━━━━━ SEZIONE DEL DOCUMENTO ━━━━━

Il vicolo si dipana in un dedalo ipnotico, uno accanto all’altro appaiono i vasci, in italiano i bassi, locali al medesimo livello della strada, trasformati nei secoli dai napoletani in abitazioni. Una casa al piano terra di un edificio, di solito composta da una sola stanza con o senza finestra, che si affaccia direttamente sulla strada, o leggermente sotto. La medesima stanza svolge sia la funzione di camera da letto, che da cucina. In alcuni casi vi sono anche spazi sotterranei o al primo piano. Ogni metro quadro viene utilizzato senza sprecare nemmeno un centimetro.
Alcuni sono nascosti da autentiche giungle di piante. Ognuna dalle foglie di forma e tonalità di verde diversa. Altri vantano una collezione di statue degna di nota, come Biancaneve e i sette nani, altri ancora diventano templi dell’iconografia cristiana.
Il vascio, un teatro del doppio
Il vascio, per sua stessa natura si proietta per la strada, pezzi di marciapiede vengono mangiati, per creare piccoli balconcini o per mettere stendini per i panni appena lavati. Ma anche le vite delle persone che vi vivono vengono proiettate nella strada. Impossibile non scorgere la vita di chi li abita e allo stesso tempo non essere visti.
I vasci hanno occhi che tutto sentono e tutto vedono. Svolgono spesso il ruolo di portierato, di antico “google maps” se ci si è persi, di assistenza sociale, se i è soli, anziani o troppo piccoli, infatti ci sarà sempre un vicino che butterà un occhio sul prossimo.
Scontato paragonarli a un teatro vivente, ma allo stesso tempo difficile non farlo. Si tratta di un doppio teatro, in quanto dalla strada, si scorge la vita dentro, ma da dentro si scorge la vita della strada. Abitanti e passanti sono allo stesso tempo entrambi attori e spettatori.

━━━━━

Stampa per intero e senza alcuna modifica il testo sui vasci napoletani. Le righe riportate di seguito sono materiale distinto dal testo sui vasci napoletani.

━━━━━ DATI FORNITI ━━━━━

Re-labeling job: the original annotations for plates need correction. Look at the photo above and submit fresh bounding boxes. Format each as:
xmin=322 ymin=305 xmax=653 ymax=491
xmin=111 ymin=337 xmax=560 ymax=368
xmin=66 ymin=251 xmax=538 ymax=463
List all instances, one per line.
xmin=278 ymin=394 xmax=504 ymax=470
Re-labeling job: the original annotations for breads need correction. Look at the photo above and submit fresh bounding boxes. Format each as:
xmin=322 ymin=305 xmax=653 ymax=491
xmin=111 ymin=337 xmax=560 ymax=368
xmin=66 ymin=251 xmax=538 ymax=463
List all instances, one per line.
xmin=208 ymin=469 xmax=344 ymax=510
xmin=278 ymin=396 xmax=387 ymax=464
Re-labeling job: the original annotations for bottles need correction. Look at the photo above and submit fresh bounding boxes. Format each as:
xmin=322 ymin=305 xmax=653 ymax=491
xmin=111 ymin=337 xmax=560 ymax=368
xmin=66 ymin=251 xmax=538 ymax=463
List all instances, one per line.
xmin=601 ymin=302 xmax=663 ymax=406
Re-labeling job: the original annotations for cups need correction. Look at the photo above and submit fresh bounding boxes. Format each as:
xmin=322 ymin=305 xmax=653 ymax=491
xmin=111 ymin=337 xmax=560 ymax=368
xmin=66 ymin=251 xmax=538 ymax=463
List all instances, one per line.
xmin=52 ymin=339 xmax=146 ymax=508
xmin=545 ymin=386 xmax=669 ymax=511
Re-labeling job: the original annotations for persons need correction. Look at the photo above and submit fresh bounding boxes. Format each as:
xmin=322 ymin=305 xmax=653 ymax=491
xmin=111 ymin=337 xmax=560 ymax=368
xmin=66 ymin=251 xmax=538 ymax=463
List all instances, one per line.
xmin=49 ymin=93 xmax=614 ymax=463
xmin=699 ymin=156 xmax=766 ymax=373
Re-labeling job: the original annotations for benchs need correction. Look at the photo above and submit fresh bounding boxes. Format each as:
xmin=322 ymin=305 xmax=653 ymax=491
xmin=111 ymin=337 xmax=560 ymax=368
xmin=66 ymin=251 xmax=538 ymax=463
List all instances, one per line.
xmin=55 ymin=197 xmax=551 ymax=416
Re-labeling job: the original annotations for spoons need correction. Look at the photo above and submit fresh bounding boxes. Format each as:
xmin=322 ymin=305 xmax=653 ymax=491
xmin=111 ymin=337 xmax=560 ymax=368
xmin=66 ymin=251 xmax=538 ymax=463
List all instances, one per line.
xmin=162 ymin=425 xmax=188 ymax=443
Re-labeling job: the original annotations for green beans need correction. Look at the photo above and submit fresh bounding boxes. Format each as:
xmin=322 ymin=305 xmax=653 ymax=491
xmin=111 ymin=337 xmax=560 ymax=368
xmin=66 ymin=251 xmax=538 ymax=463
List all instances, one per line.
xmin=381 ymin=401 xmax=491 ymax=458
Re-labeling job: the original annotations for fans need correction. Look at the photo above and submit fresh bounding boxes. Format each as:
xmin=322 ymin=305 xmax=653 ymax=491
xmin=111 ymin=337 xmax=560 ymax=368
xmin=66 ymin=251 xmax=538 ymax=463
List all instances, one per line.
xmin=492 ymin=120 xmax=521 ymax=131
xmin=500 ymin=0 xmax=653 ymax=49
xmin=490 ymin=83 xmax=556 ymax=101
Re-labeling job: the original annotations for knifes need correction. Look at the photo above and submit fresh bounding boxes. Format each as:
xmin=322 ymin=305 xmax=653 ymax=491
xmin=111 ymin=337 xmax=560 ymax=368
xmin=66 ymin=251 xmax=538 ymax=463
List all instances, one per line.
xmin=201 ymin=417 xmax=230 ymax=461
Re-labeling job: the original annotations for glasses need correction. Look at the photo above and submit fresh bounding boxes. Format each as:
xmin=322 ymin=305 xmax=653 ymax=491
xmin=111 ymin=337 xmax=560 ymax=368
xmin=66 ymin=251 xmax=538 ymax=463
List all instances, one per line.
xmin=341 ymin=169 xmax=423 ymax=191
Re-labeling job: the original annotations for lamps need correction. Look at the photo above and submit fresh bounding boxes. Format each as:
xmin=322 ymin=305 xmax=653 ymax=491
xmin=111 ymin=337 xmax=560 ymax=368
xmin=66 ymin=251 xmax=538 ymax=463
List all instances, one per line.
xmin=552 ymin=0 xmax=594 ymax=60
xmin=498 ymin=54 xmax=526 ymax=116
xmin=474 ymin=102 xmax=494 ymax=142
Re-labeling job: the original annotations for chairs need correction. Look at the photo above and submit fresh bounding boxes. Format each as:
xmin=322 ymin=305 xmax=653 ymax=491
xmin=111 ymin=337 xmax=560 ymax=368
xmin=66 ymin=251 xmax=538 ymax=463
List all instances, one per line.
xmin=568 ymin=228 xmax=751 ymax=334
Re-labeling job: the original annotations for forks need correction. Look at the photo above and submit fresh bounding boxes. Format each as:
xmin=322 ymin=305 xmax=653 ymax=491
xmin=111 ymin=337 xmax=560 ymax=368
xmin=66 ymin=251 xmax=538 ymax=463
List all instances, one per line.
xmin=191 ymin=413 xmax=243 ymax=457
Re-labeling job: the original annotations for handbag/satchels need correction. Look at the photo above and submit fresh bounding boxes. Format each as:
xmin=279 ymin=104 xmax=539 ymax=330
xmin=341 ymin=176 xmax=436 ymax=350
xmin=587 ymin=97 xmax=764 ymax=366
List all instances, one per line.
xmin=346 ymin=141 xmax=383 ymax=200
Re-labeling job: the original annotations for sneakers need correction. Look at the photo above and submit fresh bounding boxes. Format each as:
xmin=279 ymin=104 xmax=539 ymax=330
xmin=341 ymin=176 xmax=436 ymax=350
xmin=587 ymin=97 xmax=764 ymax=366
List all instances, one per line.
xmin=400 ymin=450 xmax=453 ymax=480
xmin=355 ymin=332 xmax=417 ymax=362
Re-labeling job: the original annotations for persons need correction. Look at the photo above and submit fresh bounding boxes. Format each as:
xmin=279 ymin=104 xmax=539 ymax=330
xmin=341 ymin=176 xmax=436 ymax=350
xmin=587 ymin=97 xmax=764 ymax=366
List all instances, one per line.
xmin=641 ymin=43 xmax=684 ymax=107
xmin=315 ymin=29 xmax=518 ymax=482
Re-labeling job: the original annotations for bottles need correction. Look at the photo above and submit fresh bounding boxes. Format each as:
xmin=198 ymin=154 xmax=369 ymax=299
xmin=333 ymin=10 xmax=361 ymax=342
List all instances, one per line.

━━━━━

__SOLUZIONE__:
Il vicolo si dipana in un dedalo ipnotico, uno accanto all’altro appaiono i vasci, in italiano i bassi, locali al medesimo livello della strada, trasformati nei secoli dai napoletani in abitazioni. Una casa al piano terra di un edificio, di solito composta da una sola stanza con o senza finestra, che si affaccia direttamente sulla strada, o leggermente sotto. La medesima stanza svolge sia la funzione di camera da letto, che da cucina. In alcuni casi vi sono anche spazi sotterranei o al primo piano. Ogni metro quadro viene utilizzato senza sprecare nemmeno un centimetro.
Alcuni sono nascosti da autentiche giungle di piante. Ognuna dalle foglie di forma e tonalità di verde diversa. Altri vantano una collezione di statue degna di nota, come Biancaneve e i sette nani, altri ancora diventano templi dell’iconografia cristiana.
Il vascio, un teatro del doppio
Il vascio, per sua stessa natura si proietta per la strada, pezzi di marciapiede vengono mangiati, per creare piccoli balconcini o per mettere stendini per i panni appena lavati. Ma anche le vite delle persone che vi vivono vengono proiettate nella strada. Impossibile non scorgere la vita di chi li abita e allo stesso tempo non essere visti.
I vasci hanno occhi che tutto sentono e tutto vedono. Svolgono spesso il ruolo di portierato, di antico “google maps” se ci si è persi, di assistenza sociale, se i è soli, anziani o troppo piccoli, infatti ci sarà sempre un vicino che butterà un occhio sul prossimo.
Scontato paragonarli a un teatro vivente, ma allo stesso tempo difficile non farlo. Si tratta di un doppio teatro, in quanto dalla strada, si scorge la vita dentro, ma da dentro si scorge la vita della strada. Abitanti e passanti sono allo stesso tempo entrambi attori e spettatori.